Sa façon de manier l’autodérision et la drôlerie avec laquelle il croque les membres de sa famille ne sont pas sans rappeler l’univers de l’américain David Sedaris, autre écrivain maître en saga familiale désopilante. Éd. Belfond, 272 p., 18 €. Élisabeth Miso

Correspondances

Camus-Vinaver, Correspondance Albert Camus - Michel Vinaver, S’engager ? Correspondance (1946-1957) assortie d’autres documents. Édition établie et annotée par Simon Chemama. Un 15 avril 1946, Michel Vinaver, jeune étudiant français d’origine juive, réfugié avec sa famille à New York, aborde Albert Camus à la fin d’une conférence. Celui qui ne sait rien encore du dramaturge, de l’écrivain, qu’il deviendra, et qui doute de sa vocation, écrit à Albert Camus. Et Camus lui accorde du temps, lui prodiguera conseils et encouragements, l’incitera à écrire et publiera, en 1948, chez Gallimard son premier roman « Lataume ». D’emblée, le ton est donné : « Lundi 29 avril 1946, Venez donc vendredi à 17 heures chez moi. Et n’y mettez pas tant de façons, je ne suis pas Greta Garbo. (...). A. Camus
Votre article m’a instruit. Et il respire la bonne passion. »

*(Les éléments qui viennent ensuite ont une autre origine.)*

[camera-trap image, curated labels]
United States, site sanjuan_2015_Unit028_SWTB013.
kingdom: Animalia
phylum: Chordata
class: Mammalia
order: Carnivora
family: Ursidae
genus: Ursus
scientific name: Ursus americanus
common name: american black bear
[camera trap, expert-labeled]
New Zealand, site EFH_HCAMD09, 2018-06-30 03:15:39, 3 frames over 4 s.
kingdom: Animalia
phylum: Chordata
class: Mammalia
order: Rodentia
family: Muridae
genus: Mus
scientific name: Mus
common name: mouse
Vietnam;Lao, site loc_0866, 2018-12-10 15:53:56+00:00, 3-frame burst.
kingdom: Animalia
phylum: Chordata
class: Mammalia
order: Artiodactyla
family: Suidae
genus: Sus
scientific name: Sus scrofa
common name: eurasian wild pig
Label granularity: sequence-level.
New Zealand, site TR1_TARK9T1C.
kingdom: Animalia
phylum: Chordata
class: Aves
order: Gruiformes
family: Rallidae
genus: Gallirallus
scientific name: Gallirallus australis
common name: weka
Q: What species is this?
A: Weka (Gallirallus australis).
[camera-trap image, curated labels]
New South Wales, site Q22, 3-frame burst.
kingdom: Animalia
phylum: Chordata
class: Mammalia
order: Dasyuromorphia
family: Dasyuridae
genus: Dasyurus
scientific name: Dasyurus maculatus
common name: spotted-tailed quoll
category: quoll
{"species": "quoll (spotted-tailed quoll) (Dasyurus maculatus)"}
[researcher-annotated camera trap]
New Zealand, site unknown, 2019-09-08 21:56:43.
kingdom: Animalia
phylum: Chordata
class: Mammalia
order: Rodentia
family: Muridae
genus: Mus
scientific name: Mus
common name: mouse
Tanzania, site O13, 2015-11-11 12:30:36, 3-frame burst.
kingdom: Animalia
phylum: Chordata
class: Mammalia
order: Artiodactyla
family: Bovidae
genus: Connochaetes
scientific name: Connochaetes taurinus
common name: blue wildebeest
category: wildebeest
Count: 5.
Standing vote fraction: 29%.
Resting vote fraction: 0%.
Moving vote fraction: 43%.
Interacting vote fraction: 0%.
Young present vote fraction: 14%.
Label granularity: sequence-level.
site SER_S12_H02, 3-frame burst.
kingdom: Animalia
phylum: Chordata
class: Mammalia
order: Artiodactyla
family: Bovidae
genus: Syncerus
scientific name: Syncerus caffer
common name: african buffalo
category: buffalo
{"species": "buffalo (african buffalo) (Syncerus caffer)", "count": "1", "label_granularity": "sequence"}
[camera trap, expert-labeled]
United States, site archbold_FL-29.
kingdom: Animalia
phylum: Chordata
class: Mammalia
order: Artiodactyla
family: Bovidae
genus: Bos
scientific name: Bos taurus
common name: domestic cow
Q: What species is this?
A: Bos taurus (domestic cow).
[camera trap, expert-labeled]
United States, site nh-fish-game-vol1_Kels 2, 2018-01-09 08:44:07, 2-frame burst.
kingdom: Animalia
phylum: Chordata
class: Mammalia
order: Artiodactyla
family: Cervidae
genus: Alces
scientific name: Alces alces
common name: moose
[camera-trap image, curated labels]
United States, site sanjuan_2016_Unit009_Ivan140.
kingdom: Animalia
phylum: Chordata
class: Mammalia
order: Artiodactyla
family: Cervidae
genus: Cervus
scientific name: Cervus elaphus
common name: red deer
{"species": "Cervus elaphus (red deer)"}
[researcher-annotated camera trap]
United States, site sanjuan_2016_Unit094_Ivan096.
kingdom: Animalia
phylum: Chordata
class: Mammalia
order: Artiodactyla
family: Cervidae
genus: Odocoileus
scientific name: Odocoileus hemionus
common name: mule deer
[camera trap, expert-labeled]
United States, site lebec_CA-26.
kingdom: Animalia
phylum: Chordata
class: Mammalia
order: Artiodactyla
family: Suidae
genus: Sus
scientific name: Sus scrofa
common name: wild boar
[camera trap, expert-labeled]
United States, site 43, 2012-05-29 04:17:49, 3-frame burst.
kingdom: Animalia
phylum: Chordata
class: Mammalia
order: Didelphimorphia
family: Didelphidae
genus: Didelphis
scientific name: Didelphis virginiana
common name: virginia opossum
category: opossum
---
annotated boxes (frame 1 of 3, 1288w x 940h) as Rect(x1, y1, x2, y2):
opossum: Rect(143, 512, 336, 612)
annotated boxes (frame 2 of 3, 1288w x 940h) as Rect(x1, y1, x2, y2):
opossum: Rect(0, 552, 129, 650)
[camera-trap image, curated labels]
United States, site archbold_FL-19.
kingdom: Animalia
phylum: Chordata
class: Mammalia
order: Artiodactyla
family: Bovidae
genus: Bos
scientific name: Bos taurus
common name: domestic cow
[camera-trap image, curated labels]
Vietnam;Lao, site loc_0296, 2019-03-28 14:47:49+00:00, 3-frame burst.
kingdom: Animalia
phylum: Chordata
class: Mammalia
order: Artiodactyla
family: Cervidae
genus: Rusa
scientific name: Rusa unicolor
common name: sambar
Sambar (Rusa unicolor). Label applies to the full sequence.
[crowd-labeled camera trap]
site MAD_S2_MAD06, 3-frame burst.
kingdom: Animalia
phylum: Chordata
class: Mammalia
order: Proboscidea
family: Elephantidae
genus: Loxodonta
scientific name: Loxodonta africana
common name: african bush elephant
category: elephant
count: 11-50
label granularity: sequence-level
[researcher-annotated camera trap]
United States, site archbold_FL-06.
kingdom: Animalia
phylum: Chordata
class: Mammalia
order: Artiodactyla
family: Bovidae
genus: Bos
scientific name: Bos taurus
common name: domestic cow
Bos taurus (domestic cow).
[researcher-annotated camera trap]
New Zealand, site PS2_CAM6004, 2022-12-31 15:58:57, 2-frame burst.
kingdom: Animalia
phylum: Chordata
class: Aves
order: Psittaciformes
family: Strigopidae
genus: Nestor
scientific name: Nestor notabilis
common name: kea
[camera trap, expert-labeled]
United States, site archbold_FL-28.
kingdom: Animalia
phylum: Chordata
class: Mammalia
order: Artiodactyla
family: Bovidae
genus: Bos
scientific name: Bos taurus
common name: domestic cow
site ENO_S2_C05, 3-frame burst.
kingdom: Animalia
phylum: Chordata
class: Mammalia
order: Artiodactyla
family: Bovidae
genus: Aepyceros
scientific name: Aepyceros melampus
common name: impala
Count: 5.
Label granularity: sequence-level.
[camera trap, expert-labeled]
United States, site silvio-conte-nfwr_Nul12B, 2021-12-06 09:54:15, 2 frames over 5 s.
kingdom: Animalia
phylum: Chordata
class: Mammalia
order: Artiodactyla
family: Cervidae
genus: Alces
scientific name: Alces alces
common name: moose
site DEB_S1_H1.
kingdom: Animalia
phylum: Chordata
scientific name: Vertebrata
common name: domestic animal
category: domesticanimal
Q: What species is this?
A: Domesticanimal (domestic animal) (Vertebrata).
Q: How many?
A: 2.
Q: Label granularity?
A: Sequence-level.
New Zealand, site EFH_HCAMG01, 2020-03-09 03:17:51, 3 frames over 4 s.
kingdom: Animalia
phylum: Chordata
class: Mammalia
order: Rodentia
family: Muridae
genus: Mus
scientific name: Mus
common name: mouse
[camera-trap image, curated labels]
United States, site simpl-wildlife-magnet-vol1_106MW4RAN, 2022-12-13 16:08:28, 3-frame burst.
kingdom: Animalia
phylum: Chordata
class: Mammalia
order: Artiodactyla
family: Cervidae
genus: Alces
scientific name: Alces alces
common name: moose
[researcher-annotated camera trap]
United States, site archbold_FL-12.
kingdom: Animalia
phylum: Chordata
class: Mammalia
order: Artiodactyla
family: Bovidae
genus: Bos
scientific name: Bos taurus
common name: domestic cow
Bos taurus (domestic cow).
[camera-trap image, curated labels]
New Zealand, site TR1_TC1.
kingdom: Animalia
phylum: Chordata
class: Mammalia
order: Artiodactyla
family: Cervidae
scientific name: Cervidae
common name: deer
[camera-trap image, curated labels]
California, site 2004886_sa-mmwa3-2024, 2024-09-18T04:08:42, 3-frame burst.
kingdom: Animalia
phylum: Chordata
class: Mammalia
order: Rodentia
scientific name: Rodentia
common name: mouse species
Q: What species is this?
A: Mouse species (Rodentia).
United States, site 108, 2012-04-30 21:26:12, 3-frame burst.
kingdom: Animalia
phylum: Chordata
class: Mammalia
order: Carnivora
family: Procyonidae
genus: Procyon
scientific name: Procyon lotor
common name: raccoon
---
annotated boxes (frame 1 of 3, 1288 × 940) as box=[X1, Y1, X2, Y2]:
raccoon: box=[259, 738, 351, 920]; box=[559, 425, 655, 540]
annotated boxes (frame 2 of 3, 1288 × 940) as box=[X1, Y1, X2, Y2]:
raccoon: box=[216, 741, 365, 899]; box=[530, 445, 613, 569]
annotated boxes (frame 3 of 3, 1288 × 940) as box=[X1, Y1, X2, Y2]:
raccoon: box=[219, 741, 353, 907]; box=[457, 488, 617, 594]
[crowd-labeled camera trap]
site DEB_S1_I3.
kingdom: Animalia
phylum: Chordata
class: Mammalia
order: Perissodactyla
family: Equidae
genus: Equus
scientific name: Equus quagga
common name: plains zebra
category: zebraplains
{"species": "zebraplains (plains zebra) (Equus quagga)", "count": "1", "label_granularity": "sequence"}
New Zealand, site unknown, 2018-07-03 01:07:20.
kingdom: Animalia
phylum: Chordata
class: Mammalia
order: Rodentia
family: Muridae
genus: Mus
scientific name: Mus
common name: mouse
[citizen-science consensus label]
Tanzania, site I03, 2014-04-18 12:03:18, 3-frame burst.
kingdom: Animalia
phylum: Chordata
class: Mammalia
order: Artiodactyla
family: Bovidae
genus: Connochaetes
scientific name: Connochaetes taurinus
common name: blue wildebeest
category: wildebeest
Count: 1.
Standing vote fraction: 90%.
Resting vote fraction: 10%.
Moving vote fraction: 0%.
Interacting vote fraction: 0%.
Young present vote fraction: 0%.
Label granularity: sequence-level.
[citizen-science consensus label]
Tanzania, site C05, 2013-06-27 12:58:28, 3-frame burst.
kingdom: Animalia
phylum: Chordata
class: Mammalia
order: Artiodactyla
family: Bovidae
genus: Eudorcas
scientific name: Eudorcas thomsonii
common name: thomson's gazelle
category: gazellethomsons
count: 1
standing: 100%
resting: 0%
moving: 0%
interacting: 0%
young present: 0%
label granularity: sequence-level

Camus est chaleureux, bienveillant. Vinaver envoie de longues lettres. Il lit La Peste, s’exalte, critique Les Justes, avoue en avoir éprouvé une impression de décalage - « une déduction intellectuelle, dramatiquement peu convaincante sinon pas du tout » -, dit ce qu’il pense - « moi qui en général reste tranquille, quelquefois trop - à vous secouer, au risque de seulement vous agacer (16 février 1950) » -, envoie ses écrits, séduit Camus par sa franchise et son talent : « Il n’y a pas beaucoup de talents aujourd’hui, ni de vraie force, comme celle qui est à l’œuvre dans ce que vous écrivez « (à Vinaver, 22 mai 1955). Puis, les échanges se font sur un même pied d’égalité, le dialogue est franc qui met en lumière une correspondance amicale, engagée - 15 lettres de Camus, 21, de Vinaver), pose la question du rôle de l’écrivain, de sa responsabilité, de la littérature comme arme de combat. Des textes inédits de Vinaver, en annexe, et le travail précieux de chaque lettre annotée par Simon Chemama. Éd. L’Arche 160 pages, 16,25 €. Corinne Amar.